The National Association of Homebuilders (NAHB) published its builder confidence numbers on Monday. Overall confidence (aka "headline") dropped for the 12th straight month to nearly the lowest level in more than a decade. There was a small glimmer of hope in the 6-month outlook which moved higher from last month and rose above headline confidence index for the first time all year. The more we see developments like this in the data, the more it would speak to a bottoming-out process for housing market weakness.
Other housing-related data conveyed mixed signals as well. A day later, the government's New Residential Construction report showed a resilience in housing starts (the ground-breaking phase of construction) juxtaposed with a sharp decline in new building permits.
There are many layers of complexity underlying those numbers, and there are different conclusions to be gleaned depending on perception. In the shorter term, there's no doubt the housing correction has been swift. But in the bigger picture, one might consider this correction to be payback for the uncanny boom of the past 2 years. After all, housing starts are still running well above roughly a decade of the pre-covid years.
Speaking of things depending on perception, let's compare two other housing reports that came out this week: New vs Existing Home Sales.
At first glance, it looks like new home sales are holding up quite well whereas existing home sales have fallen off a cliff. That's actually not entirely untrue. Builders are eager to sell new homes whereas homeowners are extremely hesitant to sell their existing homes (thus giving up their lower mortgage rate and being faced with the prospect of higher prices and higher rates on their next home). That hesitation is apparent in the extremely low inventory levels of existing homes (notably very different than the financial crisis when inventory exploded).
The other factor that allows such a disparate performance in New vs Existing homes is the relative size of the two markets. Here's how the exact same numbers look when charted on the same axis.
In other words, new home sales are so small by comparison that the discrepancy isn't as hard to reconcile. It doesn't take too much success on the part of a few big homebuilders to cause some resilience in the blue line.
Shifting gears to financial markets, we see a similar phenomenon during the last two weeks of December.

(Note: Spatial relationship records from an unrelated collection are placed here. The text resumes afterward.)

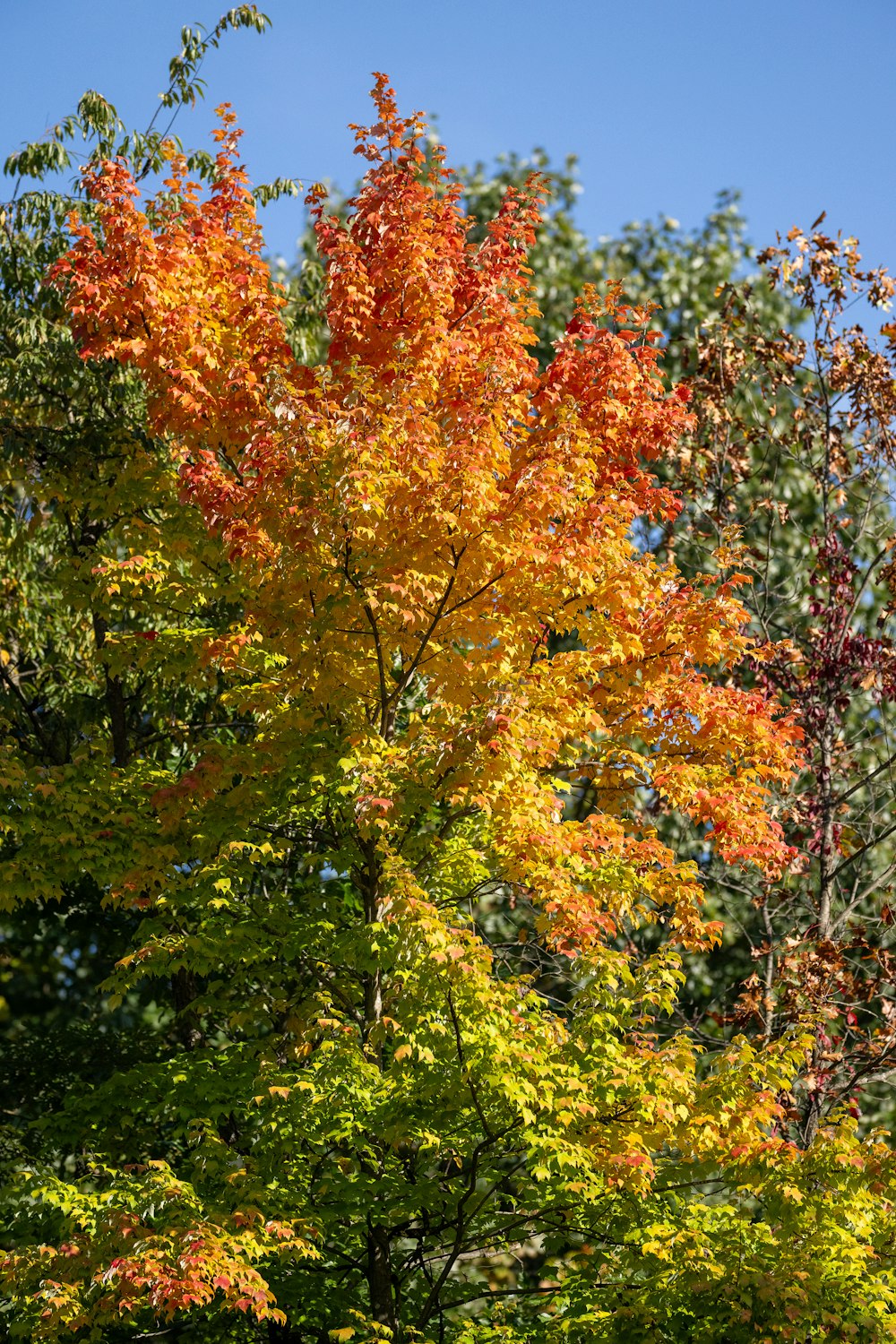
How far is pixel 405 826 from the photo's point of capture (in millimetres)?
8297

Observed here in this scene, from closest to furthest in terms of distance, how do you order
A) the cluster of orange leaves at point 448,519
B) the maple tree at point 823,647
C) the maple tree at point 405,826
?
1. the maple tree at point 405,826
2. the cluster of orange leaves at point 448,519
3. the maple tree at point 823,647

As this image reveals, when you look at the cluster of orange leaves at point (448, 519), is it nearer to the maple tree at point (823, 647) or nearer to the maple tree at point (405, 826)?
the maple tree at point (405, 826)

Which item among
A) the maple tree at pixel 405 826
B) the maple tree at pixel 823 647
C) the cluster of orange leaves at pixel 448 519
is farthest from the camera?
the maple tree at pixel 823 647

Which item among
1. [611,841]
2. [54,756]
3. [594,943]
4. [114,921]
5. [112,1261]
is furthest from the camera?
[54,756]

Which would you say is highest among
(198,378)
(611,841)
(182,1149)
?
(198,378)

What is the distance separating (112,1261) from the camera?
6.43 m

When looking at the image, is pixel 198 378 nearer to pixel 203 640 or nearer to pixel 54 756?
pixel 203 640

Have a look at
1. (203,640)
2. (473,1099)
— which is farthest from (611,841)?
(203,640)

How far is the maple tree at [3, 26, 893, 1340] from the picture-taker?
6816 millimetres

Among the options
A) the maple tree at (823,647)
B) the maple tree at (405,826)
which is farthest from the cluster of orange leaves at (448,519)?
the maple tree at (823,647)

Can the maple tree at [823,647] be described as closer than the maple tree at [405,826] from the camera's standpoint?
No

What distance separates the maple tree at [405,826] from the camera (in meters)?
6.82

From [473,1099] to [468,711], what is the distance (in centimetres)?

Trading activity winds down in such a way that each trader left in the office has a bigger impact on trading levels than they would during a busier time of year. This played out on Tuesday when the bond market reacted to an unexpected policy change from the Bank of Japan.

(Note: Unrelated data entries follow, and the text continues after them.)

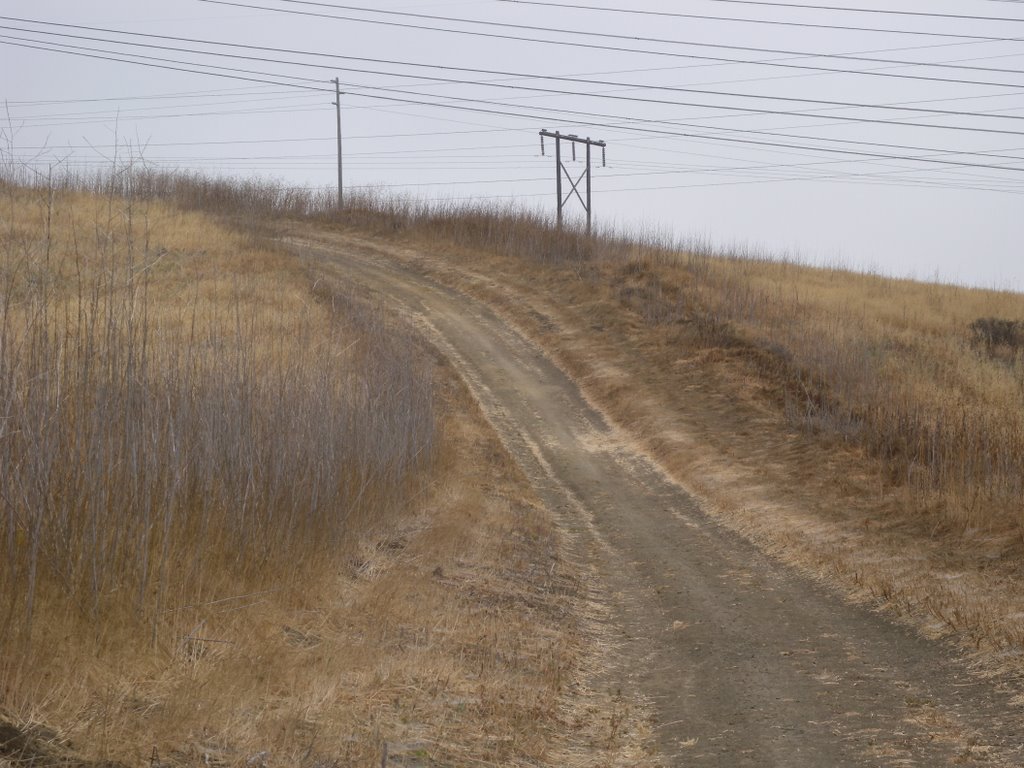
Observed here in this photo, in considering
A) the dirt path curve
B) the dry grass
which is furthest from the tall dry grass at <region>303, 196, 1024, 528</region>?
the dry grass

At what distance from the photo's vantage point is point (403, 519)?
11.8 metres

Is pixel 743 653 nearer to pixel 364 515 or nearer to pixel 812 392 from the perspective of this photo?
pixel 364 515

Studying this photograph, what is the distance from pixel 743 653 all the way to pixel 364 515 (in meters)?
4.12

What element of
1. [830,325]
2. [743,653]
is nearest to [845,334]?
[830,325]

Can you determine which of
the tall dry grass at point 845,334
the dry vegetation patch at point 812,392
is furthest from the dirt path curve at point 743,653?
the tall dry grass at point 845,334

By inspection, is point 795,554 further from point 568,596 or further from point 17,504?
point 17,504

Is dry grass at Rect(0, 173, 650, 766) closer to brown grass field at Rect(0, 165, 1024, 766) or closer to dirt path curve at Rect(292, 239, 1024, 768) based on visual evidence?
brown grass field at Rect(0, 165, 1024, 766)

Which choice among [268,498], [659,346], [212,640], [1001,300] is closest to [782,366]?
[659,346]

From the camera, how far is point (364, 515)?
1073 centimetres

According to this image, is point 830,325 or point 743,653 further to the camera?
point 830,325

The chart below shows 10yr Treasury yields (a benchmark for all longer term rates in the US) losing nearly as much as they'd gained after last week's inflation report. On any other week of the year, it would be unfathomable to see foreign central bank policy affect rates in the US as much as a hotly anticipated CPI report.
Thankfully, the volatility in the chart above represents only a small cross-section of the roads we've recently traveled. That's even more apparent for mortgage rates. True, the average lender raised rates fairly quickly to start the week, but after offsetting that move with last week's improvements, December looks somewhat flat in the bigger picture and still much lower than the recent highs.

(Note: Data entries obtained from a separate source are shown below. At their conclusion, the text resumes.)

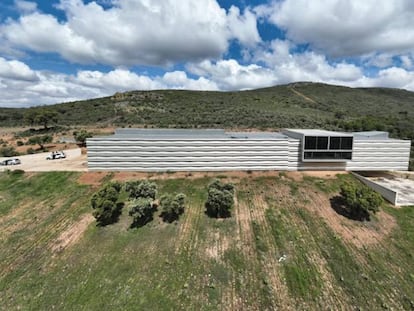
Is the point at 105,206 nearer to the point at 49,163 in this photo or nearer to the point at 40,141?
the point at 49,163

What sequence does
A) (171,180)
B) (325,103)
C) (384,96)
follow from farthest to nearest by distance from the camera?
(384,96)
(325,103)
(171,180)

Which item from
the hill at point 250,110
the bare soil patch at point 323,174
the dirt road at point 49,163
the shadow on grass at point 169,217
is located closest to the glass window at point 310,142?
the bare soil patch at point 323,174

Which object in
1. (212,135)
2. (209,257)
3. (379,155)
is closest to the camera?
(209,257)

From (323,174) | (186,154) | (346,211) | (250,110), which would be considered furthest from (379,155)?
(250,110)

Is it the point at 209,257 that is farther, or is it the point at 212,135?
the point at 212,135

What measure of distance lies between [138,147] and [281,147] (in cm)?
1822

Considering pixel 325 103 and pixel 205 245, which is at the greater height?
pixel 325 103

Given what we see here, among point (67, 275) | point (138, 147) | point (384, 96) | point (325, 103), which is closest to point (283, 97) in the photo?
point (325, 103)

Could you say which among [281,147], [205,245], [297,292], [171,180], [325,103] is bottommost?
[297,292]

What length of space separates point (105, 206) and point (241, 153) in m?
16.9

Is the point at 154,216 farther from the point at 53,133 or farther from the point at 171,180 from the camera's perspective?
the point at 53,133

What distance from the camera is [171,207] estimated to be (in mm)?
21172

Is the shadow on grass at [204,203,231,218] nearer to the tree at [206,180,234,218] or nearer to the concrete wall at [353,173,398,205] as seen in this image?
the tree at [206,180,234,218]

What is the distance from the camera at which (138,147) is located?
29.0 meters
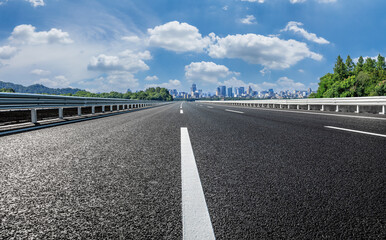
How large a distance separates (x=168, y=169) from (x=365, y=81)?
282 ft

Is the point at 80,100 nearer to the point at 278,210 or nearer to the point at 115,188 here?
the point at 115,188

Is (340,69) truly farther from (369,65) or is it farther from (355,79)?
(355,79)

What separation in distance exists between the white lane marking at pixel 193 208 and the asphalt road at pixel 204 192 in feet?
0.13

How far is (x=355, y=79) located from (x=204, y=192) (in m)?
87.1

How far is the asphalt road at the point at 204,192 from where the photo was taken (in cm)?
143

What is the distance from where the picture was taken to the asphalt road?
56.4 inches

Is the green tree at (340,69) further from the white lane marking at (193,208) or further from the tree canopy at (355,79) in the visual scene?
the white lane marking at (193,208)

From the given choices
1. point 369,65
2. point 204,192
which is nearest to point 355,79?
point 369,65

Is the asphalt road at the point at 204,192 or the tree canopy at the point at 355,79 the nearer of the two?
the asphalt road at the point at 204,192

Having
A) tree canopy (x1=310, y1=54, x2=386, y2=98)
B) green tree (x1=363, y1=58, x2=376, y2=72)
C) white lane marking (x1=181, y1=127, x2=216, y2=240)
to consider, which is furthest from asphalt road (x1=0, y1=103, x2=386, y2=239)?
green tree (x1=363, y1=58, x2=376, y2=72)

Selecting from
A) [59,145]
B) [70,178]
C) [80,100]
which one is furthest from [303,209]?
[80,100]

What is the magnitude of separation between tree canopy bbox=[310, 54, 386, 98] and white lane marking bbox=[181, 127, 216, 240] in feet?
238

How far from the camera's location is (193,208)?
66.1 inches

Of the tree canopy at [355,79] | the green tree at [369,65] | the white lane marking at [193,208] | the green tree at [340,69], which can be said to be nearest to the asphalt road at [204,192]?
the white lane marking at [193,208]
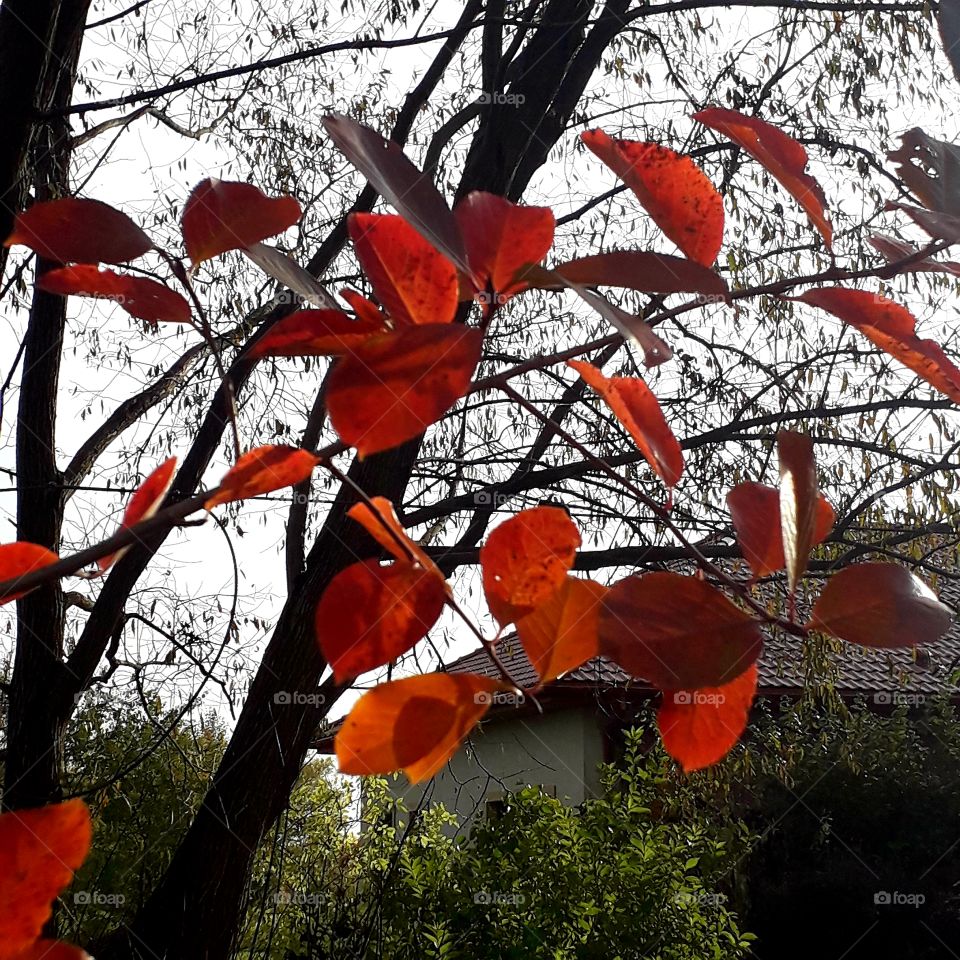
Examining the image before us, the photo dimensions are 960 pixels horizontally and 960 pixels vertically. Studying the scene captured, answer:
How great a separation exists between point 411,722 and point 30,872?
3.5 inches

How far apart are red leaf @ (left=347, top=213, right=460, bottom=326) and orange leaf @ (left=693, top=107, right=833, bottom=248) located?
4.6 inches

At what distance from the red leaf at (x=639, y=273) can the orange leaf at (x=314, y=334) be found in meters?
0.05

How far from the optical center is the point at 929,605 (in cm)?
28

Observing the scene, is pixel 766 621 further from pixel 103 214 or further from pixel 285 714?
pixel 285 714

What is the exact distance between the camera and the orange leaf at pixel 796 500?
0.27 meters

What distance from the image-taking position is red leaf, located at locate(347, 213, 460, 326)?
260 millimetres

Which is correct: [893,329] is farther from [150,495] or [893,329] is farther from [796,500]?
[150,495]

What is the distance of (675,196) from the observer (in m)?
0.29

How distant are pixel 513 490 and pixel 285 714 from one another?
92 cm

Heading into the new year, markets will continue to focus on economic data that speaks to the Federal Reserve's policy outlook. Inflation data is the most important in this regard, but other economic indicators shouldn't be ignored. In general, higher inflation and stronger economic growth is bad for both stocks and bonds. Vice versa for cooler inflation and a cooling economy.
The Fed expectation effect is readily apparent in charts with stock prices and bond yields (aka "rates") tending to move in opposite directions depending on what the data suggests the Fed will do. Both improved in July when data faltered. Then stocks tumbled while rates spiked heading into the fall months due to resilience in economic data and upside surprises in inflation. The last two months of cooler inflation data have been the key drivers behind the Nov/Dec recovery.
NOTE: the Federal holiday for Christmas occurs on Monday the 26th this year. Markets and most mortgage lenders will be closed.